More thoughts on how to make readers out of our children are welcome through comments.


  1. Absolutely, a fair wage is the least you should have in payment for weaving stories and painting dreams.

    I think my mother reading to my sister and me when we were tiny definitely made readers of both of us.

    I do wish that my husband enjoyed reading...I would love for us both to sit together reading our books, or reading aloud and discussing. His mother is not a reader in any regard, which leads me right back to the belief that mother's interest in books is a gift to the child.

  2. A very good and thought-provoking post, Jackie.Thankyou.
    I think you know that I picked up the reading trick when I was 4 and spent the next 60 years passing on that love. (Well, I hope so!)
    Far too many many people with political clout see writers/illustrators as rich party-goers. It is not always the case!

  3. I could not agree with you more Jackie.

    Bring back the Net Book Agreement! Before it's demise we had small, independent bookshops who could compete with the bulk buyers. Small publishers could make a living and so could writers and illustrators, advances were modest but workable, consumers got more choice.
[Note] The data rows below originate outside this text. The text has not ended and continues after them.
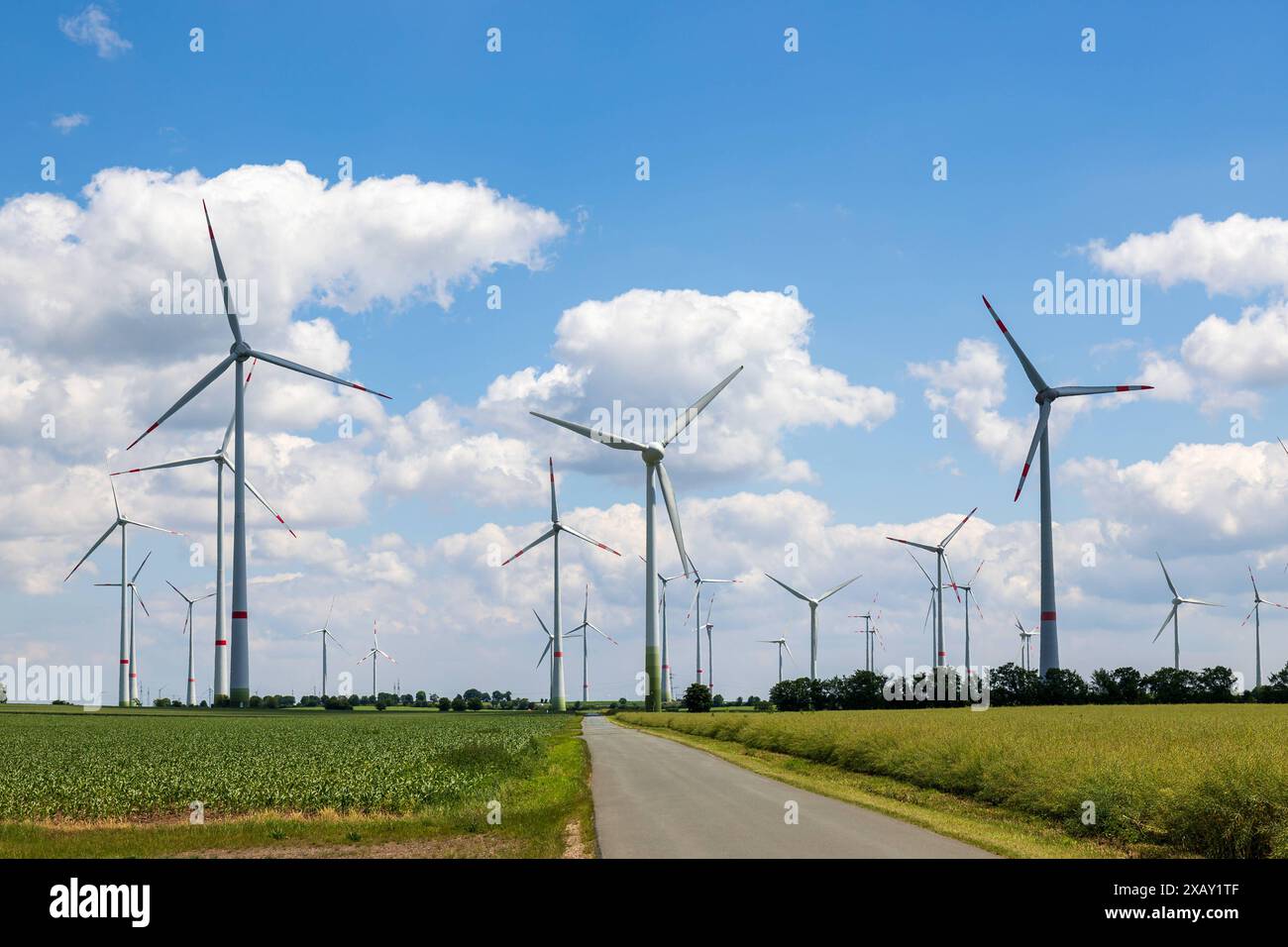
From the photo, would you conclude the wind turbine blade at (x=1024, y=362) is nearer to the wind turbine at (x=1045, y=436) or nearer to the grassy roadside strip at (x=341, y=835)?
the wind turbine at (x=1045, y=436)

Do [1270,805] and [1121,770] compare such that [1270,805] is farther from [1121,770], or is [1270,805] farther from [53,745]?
[53,745]

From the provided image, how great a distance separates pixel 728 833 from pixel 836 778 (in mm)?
20302

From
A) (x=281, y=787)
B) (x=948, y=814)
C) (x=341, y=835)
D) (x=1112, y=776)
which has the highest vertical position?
(x=1112, y=776)

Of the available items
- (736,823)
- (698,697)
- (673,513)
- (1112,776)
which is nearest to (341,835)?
(736,823)

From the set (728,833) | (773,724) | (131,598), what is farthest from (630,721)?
(728,833)

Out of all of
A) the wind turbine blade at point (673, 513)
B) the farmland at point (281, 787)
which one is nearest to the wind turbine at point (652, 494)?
the wind turbine blade at point (673, 513)

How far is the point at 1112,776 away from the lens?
28109 mm

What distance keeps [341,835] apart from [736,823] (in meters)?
9.12

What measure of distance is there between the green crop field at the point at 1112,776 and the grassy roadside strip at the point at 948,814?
51cm

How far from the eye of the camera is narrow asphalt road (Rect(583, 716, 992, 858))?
21.6 m

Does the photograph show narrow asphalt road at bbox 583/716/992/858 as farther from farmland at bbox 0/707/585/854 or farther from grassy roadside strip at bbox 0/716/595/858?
farmland at bbox 0/707/585/854

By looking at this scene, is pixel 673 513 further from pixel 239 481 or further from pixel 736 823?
pixel 736 823
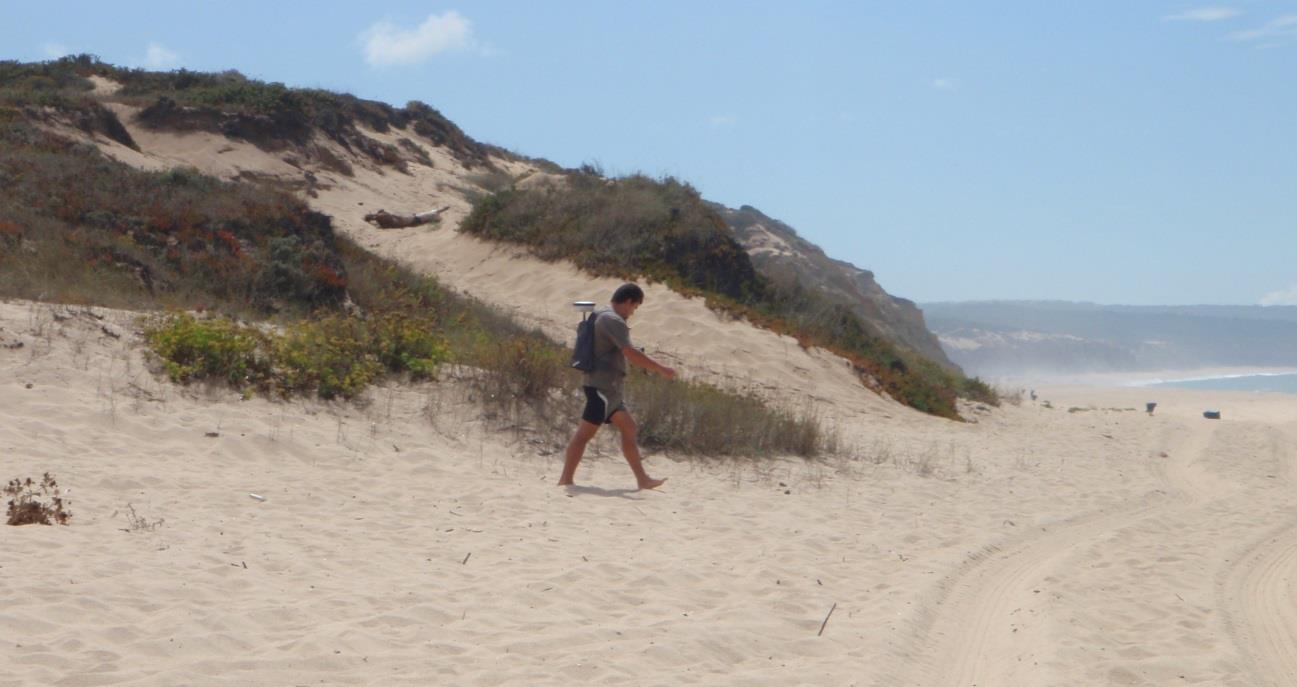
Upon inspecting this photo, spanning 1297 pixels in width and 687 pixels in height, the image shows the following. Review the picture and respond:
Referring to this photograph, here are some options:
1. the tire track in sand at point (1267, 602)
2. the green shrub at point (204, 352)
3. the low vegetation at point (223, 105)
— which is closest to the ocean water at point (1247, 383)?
the low vegetation at point (223, 105)

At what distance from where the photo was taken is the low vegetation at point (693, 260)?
19.8 metres

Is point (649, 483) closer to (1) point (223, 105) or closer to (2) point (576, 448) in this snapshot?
(2) point (576, 448)

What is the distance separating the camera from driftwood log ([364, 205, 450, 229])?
2648 centimetres

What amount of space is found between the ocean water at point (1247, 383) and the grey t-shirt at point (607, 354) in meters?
51.7

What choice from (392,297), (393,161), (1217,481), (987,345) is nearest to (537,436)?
(392,297)

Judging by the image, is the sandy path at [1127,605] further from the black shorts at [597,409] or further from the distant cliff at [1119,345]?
the distant cliff at [1119,345]

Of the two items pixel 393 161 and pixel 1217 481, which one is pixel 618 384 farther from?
pixel 393 161

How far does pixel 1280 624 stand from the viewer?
6.54 metres

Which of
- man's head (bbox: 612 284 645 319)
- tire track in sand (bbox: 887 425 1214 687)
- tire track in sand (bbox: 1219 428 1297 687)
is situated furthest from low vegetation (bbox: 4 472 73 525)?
tire track in sand (bbox: 1219 428 1297 687)

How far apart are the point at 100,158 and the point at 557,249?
7.56 m

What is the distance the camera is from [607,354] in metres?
8.63

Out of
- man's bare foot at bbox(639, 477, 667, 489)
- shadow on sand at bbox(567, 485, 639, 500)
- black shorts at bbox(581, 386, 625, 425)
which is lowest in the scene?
shadow on sand at bbox(567, 485, 639, 500)

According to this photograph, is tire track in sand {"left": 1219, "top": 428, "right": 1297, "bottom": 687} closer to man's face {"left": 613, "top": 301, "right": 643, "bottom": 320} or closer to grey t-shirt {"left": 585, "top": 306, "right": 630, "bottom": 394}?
grey t-shirt {"left": 585, "top": 306, "right": 630, "bottom": 394}

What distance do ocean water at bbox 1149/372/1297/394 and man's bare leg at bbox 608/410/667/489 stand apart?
51.3 metres
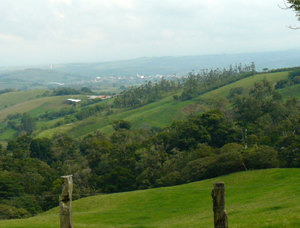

  4. Oh Jackie, a post after my own heart. The demise of the net book agreement went down the wrong route. The book trade is one of the few places where they discount on cover price, rather than pricing at Publisher and then the mark up is up to the bookseller.
    As a teacher I know how valuable stories are. In my classroom I turn out the lights, shut the blinds and ask them to put their heads on the desks. Story time is then read with me walking the room, using sound effects and badly accented voices (not a good actor, me). If I get it right they are spellbound. Christmas Carol was a favourite last year.
    As for home, bedtime is mandatory stories. We have daddy books and mum books (dad does better voices).

  5. I often think that the most important jobs in the world, the ones that help turn children into happy, responsible, loving people, are the most undervalued (like teachers and writers, and ,dare I say it, Mothers!) The greatest joy I had a as a mother of young children was to share books. To share GOOD QUALITY books- books with lovely illustrations and inspiring words- honest stories that added something to my children's lives and memories (don't get me started on some on the pulp that is made into children's books!) We would read until they knew all the words and then they would take piles of books to bed to "read" to themselves. My husband and I read all the time- he jokes that he knows when I have a good book because the house starts falling apart around me. Even still I had a few reluctant readers once they got to school age. I do think that sometimes school manages to take the magic out of a good story. What saved me (as a mother of 4 children with less and less time to spend reading to each of them) was audiobooks. Highly underrated for kids. Even now, my 17 year old loves to listen to a story. For long car trips, we all do. I am so glad my children are all readers; that they can share books and discuss them. Their world is so much richer for this gift. Me, I'm looking forward to grandkids one day to be able to have children piled up around me with their chubby little hands and to be able to dive into the world of a beautiful well written book.

  6. What you said! A tale that holds you is utterly important and authors can't focus on their work if they are beset with money worries.

    I got into books from my mother reading them to me as a child... now I am a book addict!

  7. Yes, absolutely. You have summed it up perfectly and only a person who doesn't read wouldn't relate to your answer.


  9. I once begged my publishers not to put my books forward for the three for two deals in Waterstones as they had to pay to be in the scheme and discount at 60%. I would ather give books away than get tangled in those kinds of rediculous selling schemes.